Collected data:
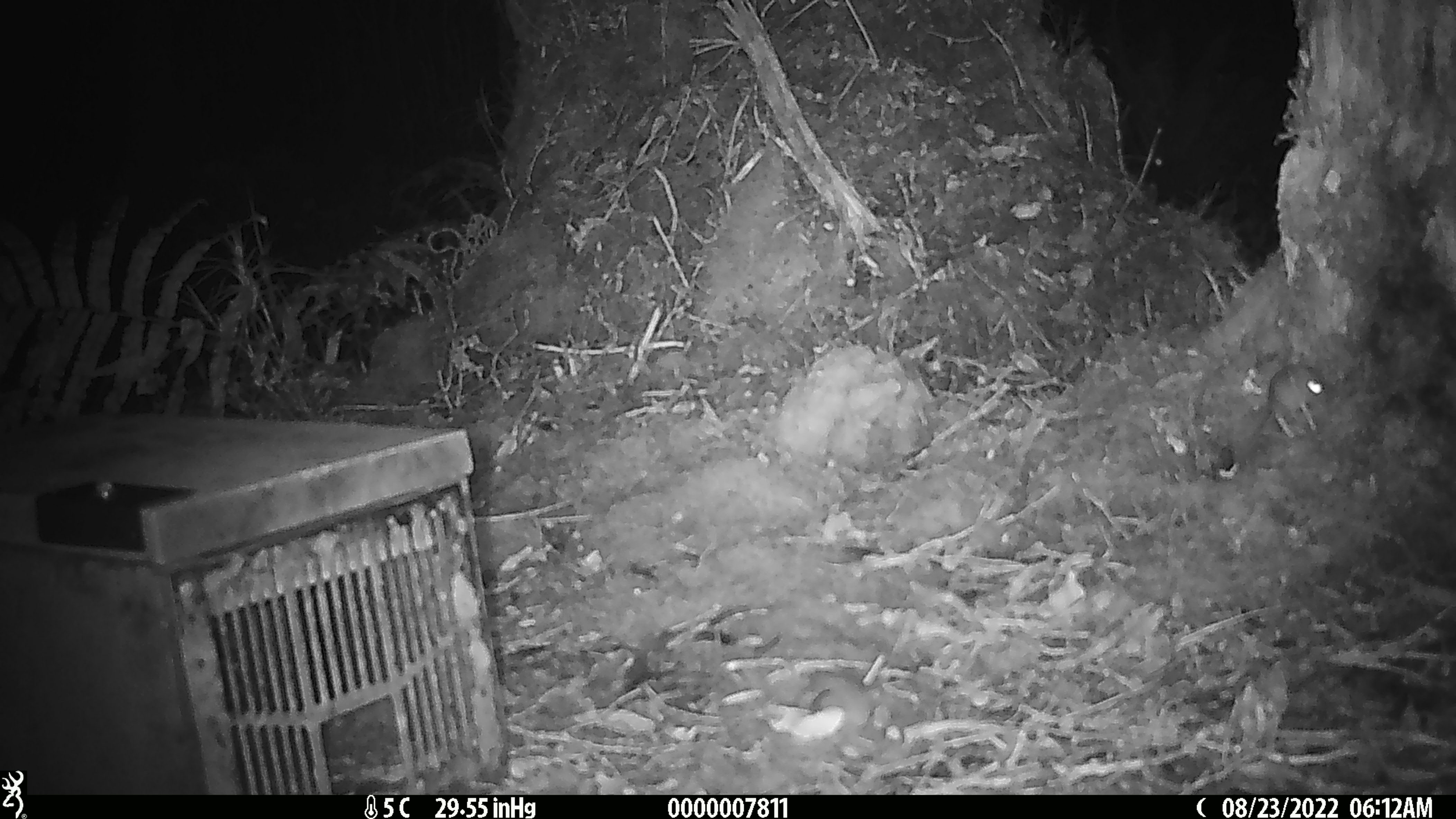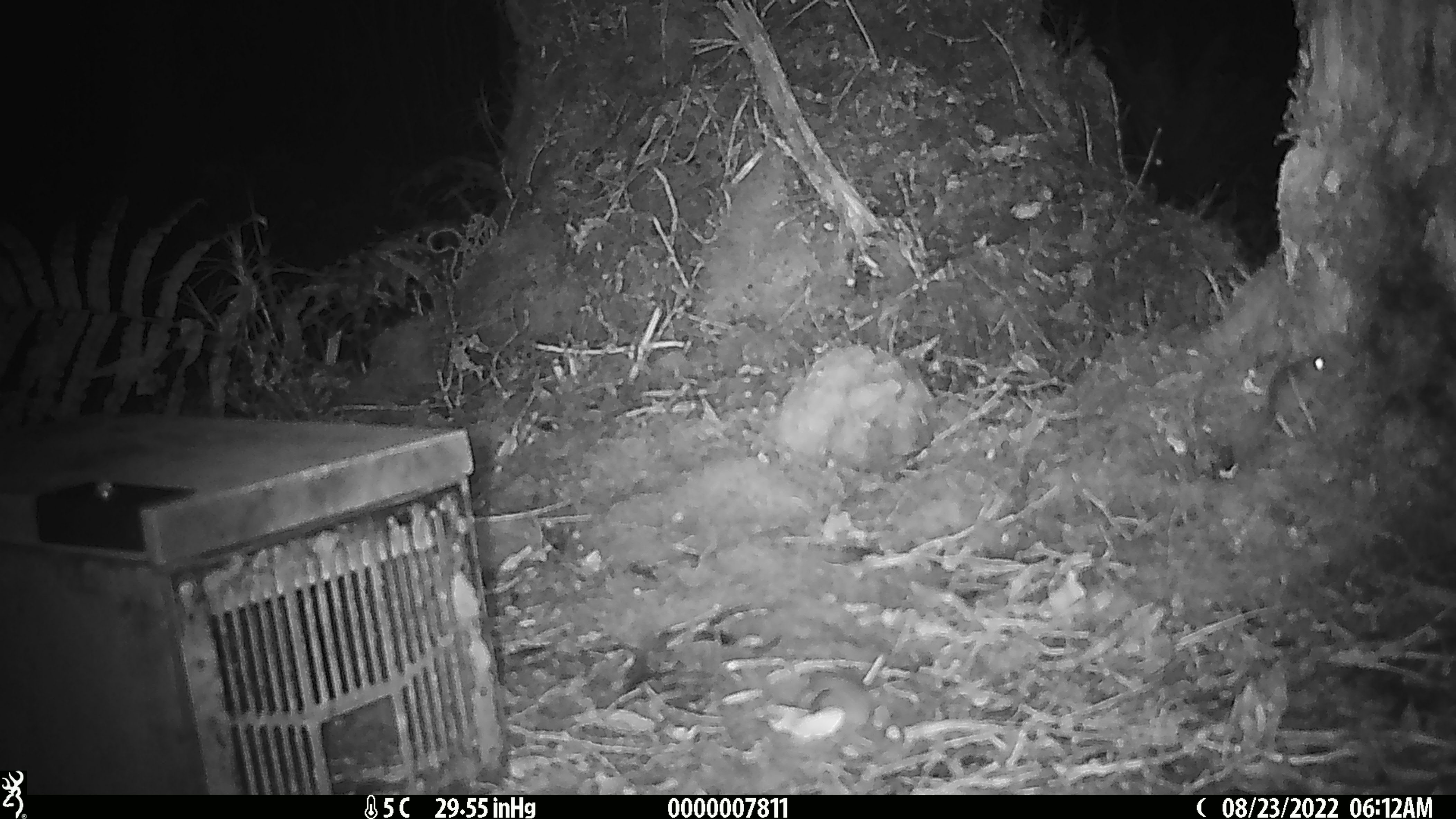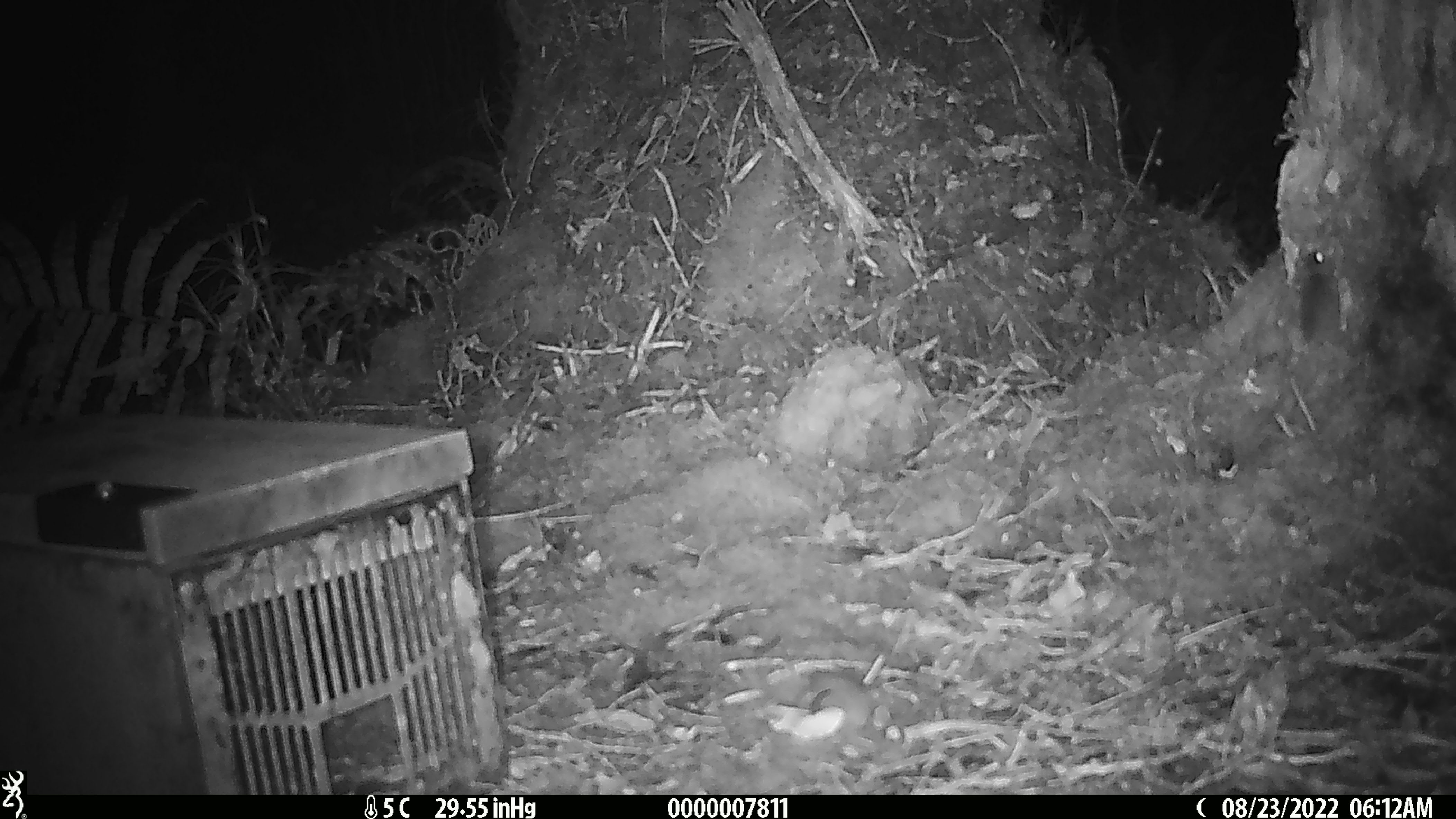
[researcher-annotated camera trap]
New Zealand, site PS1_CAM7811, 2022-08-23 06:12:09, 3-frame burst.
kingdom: Animalia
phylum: Chordata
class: Mammalia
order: Rodentia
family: Muridae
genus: Mus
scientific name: Mus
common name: mouse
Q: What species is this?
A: Mouse (Mus).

### TASK STATEMENT
Write out once more the lines above beginning at the line with "kingdom: Animalia"; continue through the final line and stop there.

### ANSWER SPACE
kingdom: Animalia
phylum: Chordata
class: Mammalia
order: Rodentia
family: Muridae
genus: Mus
scientific name: Mus
common name: mouse
Q: What species is this?
A: Mouse (Mus).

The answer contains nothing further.